§ Document section:
== Segment start ==
Remove all _Tropheus_ and aquascaping from the tank
Rebuild the aquascaping
Rentroduce all _Tropheus_
Monitor the tank + Cross your fingers

Actually this system has proven quite successful. I even had a successful Duboisi spawning, big fry with beautiful blue-white spots. It also became apparent that holding females feed themselves and the fry over the 1 month incubation/hatching period. I found this observation fascinating given my experience with other African Cichlids (Mbuna, Haps & Peacocks) where the females starve themselves while incubating eggs. During this time a Tret died as well when I was on vacation, my cousin that looks after things while I am away and does a grand job didn't notice and this created a pollution problem in the tank. I lost a few fish over this period, but I knew I'd have to build up larger _Tropheus_ groups without question for any success. Through trading and purchase I eventually ended up with the following biotope assemblage.






*Stock:*

1 - _Neolamprologus leleupi_
6 - _Neolamprologus tretocephlus_ "Trets"
9 -_ Tropheus moorii_ "Bemba"
1 - _Tropheus moorii_ "Chilanga"
3 - _Tropheus duboisi_ 
12 - _Synodontis petricola_


----------



## crazy72 (Apr 22, 2010)

Great Introduction. Thank you. My 3 kids went to the Outdoor School in Brackendale and they have all kept great memories of it. Congrats on the great job you did there.

Nice tank, too!


----------



## VElderton (Jun 3, 2015)

Thanks for your note ... part of my retirement from NVSD includes a PhD with a focus on Outdoor School and it's lasting impact on student learning  The school turns 50 this year 2019.


----------



## SeaHorse_Fanatic (Apr 22, 2010)

Looking great there Victor. Will see it in person one day, I'm sure.

Anthony


----------



## VElderton (Jun 3, 2015)

As 2018 proceeded I knew things were looking up when I started to have some successful spawning activity. It was obvious that colony sizes were small but the fish seemed to be okay with the male / female ratios.






*2018.12 - Duboisi Spawning Activity*






This breeding was also an indication that the groupings and water parameters were to the fishes' liking as well.
== Segment end ==
§ Entries provided:
== Segment start ==
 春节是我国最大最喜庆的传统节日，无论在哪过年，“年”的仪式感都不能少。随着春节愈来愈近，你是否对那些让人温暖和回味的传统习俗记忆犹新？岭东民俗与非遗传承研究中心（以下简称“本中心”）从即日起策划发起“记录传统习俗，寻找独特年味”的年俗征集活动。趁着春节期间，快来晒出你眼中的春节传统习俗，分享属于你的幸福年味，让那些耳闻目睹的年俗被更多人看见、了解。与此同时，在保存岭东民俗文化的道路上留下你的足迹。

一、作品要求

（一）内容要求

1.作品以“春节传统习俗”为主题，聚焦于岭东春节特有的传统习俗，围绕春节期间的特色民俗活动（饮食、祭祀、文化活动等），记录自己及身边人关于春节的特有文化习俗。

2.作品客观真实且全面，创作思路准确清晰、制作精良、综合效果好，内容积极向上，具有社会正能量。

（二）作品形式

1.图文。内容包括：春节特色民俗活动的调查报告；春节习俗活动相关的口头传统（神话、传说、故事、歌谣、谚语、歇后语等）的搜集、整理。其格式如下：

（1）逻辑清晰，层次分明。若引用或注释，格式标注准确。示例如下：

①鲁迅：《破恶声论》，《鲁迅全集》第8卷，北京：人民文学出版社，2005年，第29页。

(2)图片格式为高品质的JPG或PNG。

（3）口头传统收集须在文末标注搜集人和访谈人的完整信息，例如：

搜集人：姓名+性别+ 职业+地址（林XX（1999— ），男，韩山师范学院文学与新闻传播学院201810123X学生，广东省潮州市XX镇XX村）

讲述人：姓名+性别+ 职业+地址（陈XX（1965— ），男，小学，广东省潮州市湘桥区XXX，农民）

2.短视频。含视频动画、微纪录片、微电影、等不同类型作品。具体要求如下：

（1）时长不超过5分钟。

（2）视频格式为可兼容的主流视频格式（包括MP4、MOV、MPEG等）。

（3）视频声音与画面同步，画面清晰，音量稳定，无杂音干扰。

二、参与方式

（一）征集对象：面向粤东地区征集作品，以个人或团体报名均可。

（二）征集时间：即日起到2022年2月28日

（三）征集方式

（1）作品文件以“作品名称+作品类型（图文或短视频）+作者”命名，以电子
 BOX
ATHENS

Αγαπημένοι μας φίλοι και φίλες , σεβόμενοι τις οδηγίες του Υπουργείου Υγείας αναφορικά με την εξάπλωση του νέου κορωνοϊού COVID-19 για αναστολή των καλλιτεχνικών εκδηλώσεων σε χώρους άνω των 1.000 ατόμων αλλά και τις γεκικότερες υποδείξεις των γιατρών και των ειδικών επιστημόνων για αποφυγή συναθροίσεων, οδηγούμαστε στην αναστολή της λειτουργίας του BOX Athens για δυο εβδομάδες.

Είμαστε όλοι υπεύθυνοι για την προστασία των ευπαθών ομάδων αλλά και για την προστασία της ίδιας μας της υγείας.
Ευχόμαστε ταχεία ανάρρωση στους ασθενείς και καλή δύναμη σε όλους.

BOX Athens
== Segment end ==
§ Exercise requirements:
1. In the aquarium thread, update the passage that begins at the words "Great Introduction. Thank" and stops after "Nice tank, too!", with "kids" replaced by "children".
2. According to the aquarium thread, how long is the incubation and hatching period during which holding females feed themselves and the fry?

§ Completed exercise:
1.
Great Introduction. Thank you. My 3 children went to the Outdoor School in Brackendale and they have all kept great memories of it. Congrats on the great job you did there.

Nice tank, too!

2. One month.